CAPS Campus Cluster Best Practices

  1. When you login into the campus cluster, you are in the “login” node. This login node should not be used to run memory intensive programs (jobs). You should be able to run a small less memory intensive program without any problem.
  2. What happens if you run a program that consumes a lot of memory in the login node?
    1. It will automatically be killed.
  3. Also, you should not be running multiple programs simultaneously on the login node. If you do so, they will all be killed automatically as well.
  4. To run a program that consumes a large amount of memory but for a short amount of time, you can use “interactive” jobs. You can open an interactive job like this:
    1. "srun --partition=caps --time=03:00:00 --nodes=1 --ntasks-per-node=16 --pty /bin/bash"
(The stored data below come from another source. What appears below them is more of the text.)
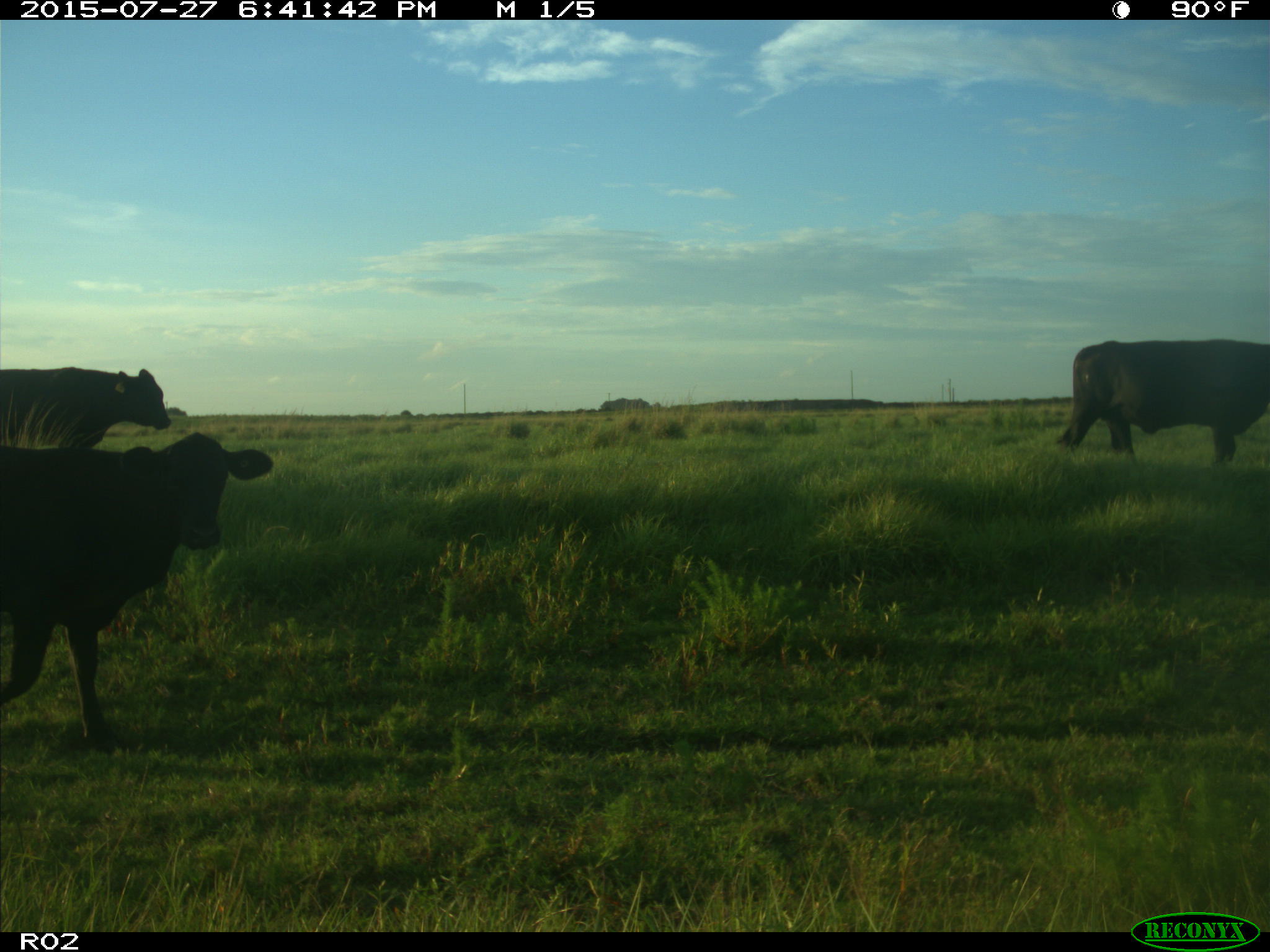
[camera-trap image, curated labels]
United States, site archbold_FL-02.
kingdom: Animalia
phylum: Chordata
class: Mammalia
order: Artiodactyla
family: Bovidae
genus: Bos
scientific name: Bos taurus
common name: domestic cow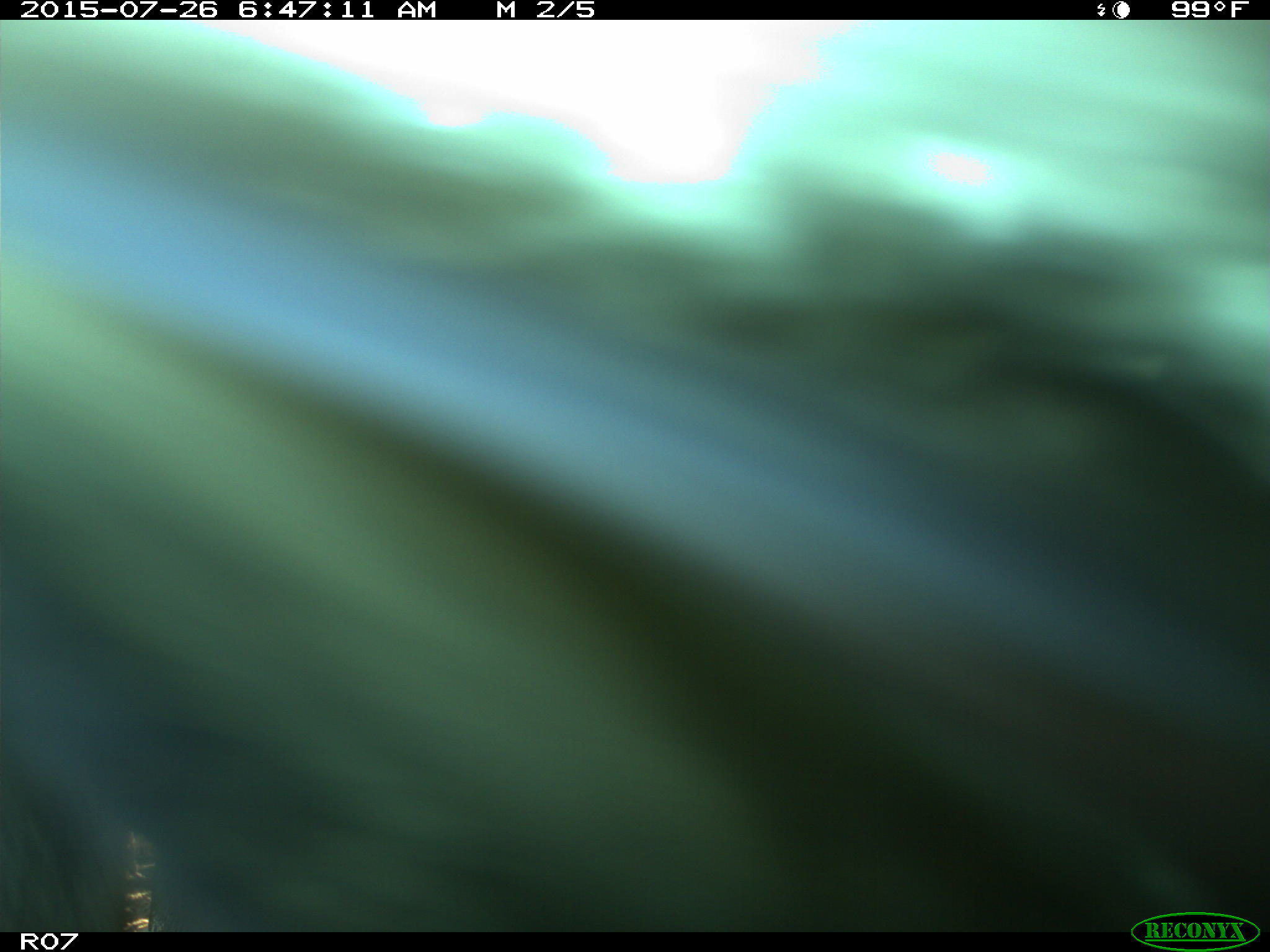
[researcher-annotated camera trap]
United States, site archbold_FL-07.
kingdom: Animalia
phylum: Chordata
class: Mammalia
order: Artiodactyla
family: Bovidae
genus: Bos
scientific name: Bos taurus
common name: domestic cow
    2. If you do not want to remember this, you can set an environment variable in .bashrc as
      1. alias openintbash='srun --partition=caps --time=03:00:00 --nodes=1 --ntasks-per-node=16 --pty /bin/bash'
    3. Now all you must do is to type “openintbash” to open an interactive job.
  5. For other programs that will be run for a long time, you should submit jobs. Templates can be found in campuscluster documentation. You could also ask Srini (srinirag@illinois.edu) for some example scripts.
  6. Resource usage:
    1. Please try not to submit jobs that run for more than a day.
    2. You can run 40 jobs at a time. But be careful about the computing resources before submitting random jobs.
    3. Important:
      1. Please note that 40 jobs does not imply core limit.
      2. Please do not grab a lot of resources for more than a day. It is fine to grab maybe 60% of the resources for ~3 days.
  7. Disk usage: /projects/caps has a lot of storage. Your home directory has a limit of 5 GB. But note that if your scripts outputs any files and your home directory has more than 5 GB, then your script will fail. Type “quota” to see your storage.
  8. Some useful environment variables to set in .bashrc:
    1. alias sq='squeue --format="%.18i %.9P %.50j %.8u %.8T %.10M %.9l %.6D %R" -u [your_user_name]' #to show your queue
    2. alias capsstatus='sinfo --partition caps -N' ##to show the available CAPS nodes.